*EXERCISE:*
Transcribe the entire listing exactly as it appears.
DATA IN THIS EXERCISE section start
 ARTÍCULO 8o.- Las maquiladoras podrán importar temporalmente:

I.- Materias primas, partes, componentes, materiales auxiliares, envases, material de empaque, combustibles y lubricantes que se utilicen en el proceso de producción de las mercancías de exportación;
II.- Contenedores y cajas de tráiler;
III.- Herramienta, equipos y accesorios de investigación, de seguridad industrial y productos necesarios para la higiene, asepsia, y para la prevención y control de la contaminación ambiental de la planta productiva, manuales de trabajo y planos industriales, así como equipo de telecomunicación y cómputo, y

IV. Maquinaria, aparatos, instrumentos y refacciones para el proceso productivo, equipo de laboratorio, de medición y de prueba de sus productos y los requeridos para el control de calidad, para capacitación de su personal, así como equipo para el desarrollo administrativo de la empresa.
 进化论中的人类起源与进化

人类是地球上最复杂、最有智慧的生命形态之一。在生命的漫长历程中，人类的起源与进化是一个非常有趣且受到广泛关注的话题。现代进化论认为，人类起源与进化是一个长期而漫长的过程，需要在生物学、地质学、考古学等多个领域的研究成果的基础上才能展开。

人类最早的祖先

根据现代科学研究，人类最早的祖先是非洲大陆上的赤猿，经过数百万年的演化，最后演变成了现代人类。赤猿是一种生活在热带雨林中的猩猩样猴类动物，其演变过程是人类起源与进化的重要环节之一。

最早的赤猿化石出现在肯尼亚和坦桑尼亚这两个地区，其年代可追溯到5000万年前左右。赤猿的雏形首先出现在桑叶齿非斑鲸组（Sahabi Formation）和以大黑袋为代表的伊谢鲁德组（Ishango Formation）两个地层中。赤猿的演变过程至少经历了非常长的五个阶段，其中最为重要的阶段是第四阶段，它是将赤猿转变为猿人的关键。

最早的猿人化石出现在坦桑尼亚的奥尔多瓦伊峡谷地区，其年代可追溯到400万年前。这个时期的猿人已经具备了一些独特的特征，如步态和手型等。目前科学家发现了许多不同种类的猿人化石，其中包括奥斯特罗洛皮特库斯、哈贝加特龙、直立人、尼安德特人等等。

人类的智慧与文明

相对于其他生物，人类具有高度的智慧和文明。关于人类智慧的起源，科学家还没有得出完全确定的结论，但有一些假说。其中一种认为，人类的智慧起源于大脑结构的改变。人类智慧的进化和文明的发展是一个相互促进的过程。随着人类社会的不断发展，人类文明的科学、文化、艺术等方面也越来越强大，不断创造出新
DATA IN THIS EXERCISE section end
*OUTPUT FOR THIS EXERCISE:*
 ARTÍCULO 8o.- Las maquiladoras podrán importar temporalmente:

I.- Materias primas, partes, componentes, materiales auxiliares, envases, material de empaque, combustibles y lubricantes que se utilicen en el proceso de producción de las mercancías de exportación;
II.- Contenedores y cajas de tráiler;
III.- Herramienta, equipos y accesorios de investigación, de seguridad industrial y productos necesarios para la higiene, asepsia, y para la prevención y control de la contaminación ambiental de la planta productiva, manuales de trabajo y planos industriales, así como equipo de telecomunicación y cómputo, y

IV. Maquinaria, aparatos, instrumentos y refacciones para el proceso productivo, equipo de laboratorio, de medición y de prueba de sus productos y los requeridos para el control de calidad, para capacitación de su personal, así como equipo para el desarrollo administrativo de la empresa.
 进化论中的人类起源与进化

人类是地球上最复杂、最有智慧的生命形态之一。在生命的漫长历程中，人类的起源与进化是一个非常有趣且受到广泛关注的话题。现代进化论认为，人类起源与进化是一个长期而漫长的过程，需要在生物学、地质学、考古学等多个领域的研究成果的基础上才能展开。

人类最早的祖先

根据现代科学研究，人类最早的祖先是非洲大陆上的赤猿，经过数百万年的演化，最后演变成了现代人类。赤猿是一种生活在热带雨林中的猩猩样猴类动物，其演变过程是人类起源与进化的重要环节之一。

最早的赤猿化石出现在肯尼亚和坦桑尼亚这两个地区，其年代可追溯到5000万年前左右。赤猿的雏形首先出现在桑叶齿非斑鲸组（Sahabi Formation）和以大黑袋为代表的伊谢鲁德组（Ishango Formation）两个地层中。赤猿的演变过程至少经历了非常长的五个阶段，其中最为重要的阶段是第四阶段，它是将赤猿转变为猿人的关键。

最早的猿人化石出现在坦桑尼亚的奥尔多瓦伊峡谷地区，其年代可追溯到400万年前。这个时期的猿人已经具备了一些独特的特征，如步态和手型等。目前科学家发现了许多不同种类的猿人化石，其中包括奥斯特罗洛皮特库斯、哈贝加特龙、直立人、尼安德特人等等。

人类的智慧与文明

相对于其他生物，人类具有高度的智慧和文明。关于人类智慧的起源，科学家还没有得出完全确定的结论，但有一些假说。其中一种认为，人类的智慧起源于大脑结构的改变。人类智慧的进化和文明的发展是一个相互促进的过程。随着人类社会的不断发展，人类文明的科学、文化、艺术等方面也越来越强大，不断创造出新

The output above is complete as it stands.